The whole listing is to be reproduced exactly as given.

[[ Provided information, beginning ]]

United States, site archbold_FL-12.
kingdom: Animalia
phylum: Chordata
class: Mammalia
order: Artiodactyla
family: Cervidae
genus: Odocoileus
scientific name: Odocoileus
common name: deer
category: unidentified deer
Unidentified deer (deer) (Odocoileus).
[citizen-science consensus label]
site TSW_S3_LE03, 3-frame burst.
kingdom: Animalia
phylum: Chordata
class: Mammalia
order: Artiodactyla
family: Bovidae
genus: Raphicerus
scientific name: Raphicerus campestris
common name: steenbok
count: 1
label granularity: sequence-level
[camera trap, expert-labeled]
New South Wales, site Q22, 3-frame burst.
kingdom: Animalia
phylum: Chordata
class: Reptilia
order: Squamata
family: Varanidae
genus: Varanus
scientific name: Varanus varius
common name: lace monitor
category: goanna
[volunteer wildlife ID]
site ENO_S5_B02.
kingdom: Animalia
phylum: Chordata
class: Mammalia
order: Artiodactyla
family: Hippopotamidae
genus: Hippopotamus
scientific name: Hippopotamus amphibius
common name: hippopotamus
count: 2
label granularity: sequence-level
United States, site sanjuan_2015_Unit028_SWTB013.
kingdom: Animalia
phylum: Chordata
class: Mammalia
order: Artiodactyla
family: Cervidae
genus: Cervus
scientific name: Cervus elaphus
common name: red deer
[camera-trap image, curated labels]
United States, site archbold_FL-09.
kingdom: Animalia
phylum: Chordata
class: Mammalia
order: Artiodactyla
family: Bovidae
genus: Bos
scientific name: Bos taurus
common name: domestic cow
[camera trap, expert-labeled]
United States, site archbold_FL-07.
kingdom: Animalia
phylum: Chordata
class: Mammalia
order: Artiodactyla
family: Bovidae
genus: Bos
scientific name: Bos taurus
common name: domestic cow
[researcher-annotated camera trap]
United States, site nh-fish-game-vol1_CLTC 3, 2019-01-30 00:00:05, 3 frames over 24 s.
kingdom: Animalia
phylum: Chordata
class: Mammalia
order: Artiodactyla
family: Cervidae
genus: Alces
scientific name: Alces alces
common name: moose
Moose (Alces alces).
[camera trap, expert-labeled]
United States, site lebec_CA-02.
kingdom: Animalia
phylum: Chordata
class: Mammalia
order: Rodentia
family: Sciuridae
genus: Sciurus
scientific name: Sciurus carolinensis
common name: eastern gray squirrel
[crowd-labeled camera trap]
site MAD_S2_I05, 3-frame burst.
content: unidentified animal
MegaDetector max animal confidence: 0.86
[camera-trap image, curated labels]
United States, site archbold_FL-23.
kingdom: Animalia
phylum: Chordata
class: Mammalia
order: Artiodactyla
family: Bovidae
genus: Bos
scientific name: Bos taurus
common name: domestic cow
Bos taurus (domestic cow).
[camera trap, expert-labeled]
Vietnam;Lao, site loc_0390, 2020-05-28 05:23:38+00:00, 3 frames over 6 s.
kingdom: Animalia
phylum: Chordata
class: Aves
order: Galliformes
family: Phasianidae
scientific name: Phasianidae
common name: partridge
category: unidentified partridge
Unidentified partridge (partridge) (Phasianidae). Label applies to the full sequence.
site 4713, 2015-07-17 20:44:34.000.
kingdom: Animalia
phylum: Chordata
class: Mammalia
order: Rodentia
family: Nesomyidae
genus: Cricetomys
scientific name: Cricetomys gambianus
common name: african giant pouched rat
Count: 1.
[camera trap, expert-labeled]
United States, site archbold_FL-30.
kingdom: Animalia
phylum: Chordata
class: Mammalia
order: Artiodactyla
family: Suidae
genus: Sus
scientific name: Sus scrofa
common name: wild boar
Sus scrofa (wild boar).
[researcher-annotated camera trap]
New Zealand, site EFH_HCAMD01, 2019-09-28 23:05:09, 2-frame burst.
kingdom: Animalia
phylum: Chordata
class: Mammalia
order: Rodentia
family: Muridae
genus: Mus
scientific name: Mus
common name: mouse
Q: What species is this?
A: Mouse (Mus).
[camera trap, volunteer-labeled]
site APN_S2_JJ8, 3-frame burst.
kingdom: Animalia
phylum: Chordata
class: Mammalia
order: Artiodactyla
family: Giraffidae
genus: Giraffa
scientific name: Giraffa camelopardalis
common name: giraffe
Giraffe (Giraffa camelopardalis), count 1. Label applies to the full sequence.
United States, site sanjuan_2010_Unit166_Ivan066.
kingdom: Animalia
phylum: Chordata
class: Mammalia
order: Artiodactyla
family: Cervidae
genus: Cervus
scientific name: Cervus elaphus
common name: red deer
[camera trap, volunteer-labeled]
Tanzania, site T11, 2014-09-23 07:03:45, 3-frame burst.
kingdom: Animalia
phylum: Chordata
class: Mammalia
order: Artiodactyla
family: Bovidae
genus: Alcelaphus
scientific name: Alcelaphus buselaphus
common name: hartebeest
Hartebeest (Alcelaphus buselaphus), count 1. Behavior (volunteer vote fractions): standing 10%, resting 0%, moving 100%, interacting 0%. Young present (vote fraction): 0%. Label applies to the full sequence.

[[ Provided information, end ]]

Result of the task
United States, site archbold_FL-12.
kingdom: Animalia
phylum: Chordata
class: Mammalia
order: Artiodactyla
family: Cervidae
genus: Odocoileus
scientific name: Odocoileus
common name: deer
category: unidentified deer
Unidentified deer (deer) (Odocoileus).
[citizen-science consensus label]
site TSW_S3_LE03, 3-frame burst.
kingdom: Animalia
phylum: Chordata
class: Mammalia
order: Artiodactyla
family: Bovidae
genus: Raphicerus
scientific name: Raphicerus campestris
common name: steenbok
count: 1
label granularity: sequence-level
[camera trap, expert-labeled]
New South Wales, site Q22, 3-frame burst.
kingdom: Animalia
phylum: Chordata
class: Reptilia
order: Squamata
family: Varanidae
genus: Varanus
scientific name: Varanus varius
common name: lace monitor
category: goanna
[volunteer wildlife ID]
site ENO_S5_B02.
kingdom: Animalia
phylum: Chordata
class: Mammalia
order: Artiodactyla
family: Hippopotamidae
genus: Hippopotamus
scientific name: Hippopotamus amphibius
common name: hippopotamus
count: 2
label granularity: sequence-level
United States, site sanjuan_2015_Unit028_SWTB013.
kingdom: Animalia
phylum: Chordata
class: Mammalia
order: Artiodactyla
family: Cervidae
genus: Cervus
scientific name: Cervus elaphus
common name: red deer
[camera-trap image, curated labels]
United States, site archbold_FL-09.
kingdom: Animalia
phylum: Chordata
class: Mammalia
order: Artiodactyla
family: Bovidae
genus: Bos
scientific name: Bos taurus
common name: domestic cow
[camera trap, expert-labeled]
United States, site archbold_FL-07.
kingdom: Animalia
phylum: Chordata
class: Mammalia
order: Artiodactyla
family: Bovidae
genus: Bos
scientific name: Bos taurus
common name: domestic cow
[researcher-annotated camera trap]
United States, site nh-fish-game-vol1_CLTC 3, 2019-01-30 00:00:05, 3 frames over 24 s.
kingdom: Animalia
phylum: Chordata
class: Mammalia
order: Artiodactyla
family: Cervidae
genus: Alces
scientific name: Alces alces
common name: moose
Moose (Alces alces).
[camera trap, expert-labeled]
United States, site lebec_CA-02.
kingdom: Animalia
phylum: Chordata
class: Mammalia
order: Rodentia
family: Sciuridae
genus: Sciurus
scientific name: Sciurus carolinensis
common name: eastern gray squirrel
[crowd-labeled camera trap]
site MAD_S2_I05, 3-frame burst.
content: unidentified animal
MegaDetector max animal confidence: 0.86
[camera-trap image, curated labels]
United States, site archbold_FL-23.
kingdom: Animalia
phylum: Chordata
class: Mammalia
order: Artiodactyla
family: Bovidae
genus: Bos
scientific name: Bos taurus
common name: domestic cow
Bos taurus (domestic cow).
[camera trap, expert-labeled]
Vietnam;Lao, site loc_0390, 2020-05-28 05:23:38+00:00, 3 frames over 6 s.
kingdom: Animalia
phylum: Chordata
class: Aves
order: Galliformes
family: Phasianidae
scientific name: Phasianidae
common name: partridge
category: unidentified partridge
Unidentified partridge (partridge) (Phasianidae). Label applies to the full sequence.
site 4713, 2015-07-17 20:44:34.000.
kingdom: Animalia
phylum: Chordata
class: Mammalia
order: Rodentia
family: Nesomyidae
genus: Cricetomys
scientific name: Cricetomys gambianus
common name: african giant pouched rat
Count: 1.
[camera trap, expert-labeled]
United States, site archbold_FL-30.
kingdom: Animalia
phylum: Chordata
class: Mammalia
order: Artiodactyla
family: Suidae
genus: Sus
scientific name: Sus scrofa
common name: wild boar
Sus scrofa (wild boar).
[researcher-annotated camera trap]
New Zealand, site EFH_HCAMD01, 2019-09-28 23:05:09, 2-frame burst.
kingdom: Animalia
phylum: Chordata
class: Mammalia
order: Rodentia
family: Muridae
genus: Mus
scientific name: Mus
common name: mouse
Q: What species is this?
A: Mouse (Mus).
[camera trap, volunteer-labeled]
site APN_S2_JJ8, 3-frame burst.
kingdom: Animalia
phylum: Chordata
class: Mammalia
order: Artiodactyla
family: Giraffidae
genus: Giraffa
scientific name: Giraffa camelopardalis
common name: giraffe
Giraffe (Giraffa camelopardalis), count 1. Label applies to the full sequence.
United States, site sanjuan_2010_Unit166_Ivan066.
kingdom: Animalia
phylum: Chordata
class: Mammalia
order: Artiodactyla
family: Cervidae
genus: Cervus
scientific name: Cervus elaphus
common name: red deer
[camera trap, volunteer-labeled]
Tanzania, site T11, 2014-09-23 07:03:45, 3-frame burst.
kingdom: Animalia
phylum: Chordata
class: Mammalia
order: Artiodactyla
family: Bovidae
genus: Alcelaphus
scientific name: Alcelaphus buselaphus
common name: hartebeest
Hartebeest (Alcelaphus buselaphus), count 1. Behavior (volunteer vote fractions): standing 10%, resting 0%, moving 100%, interacting 0%. Young present (vote fraction): 0%. Label applies to the full sequence.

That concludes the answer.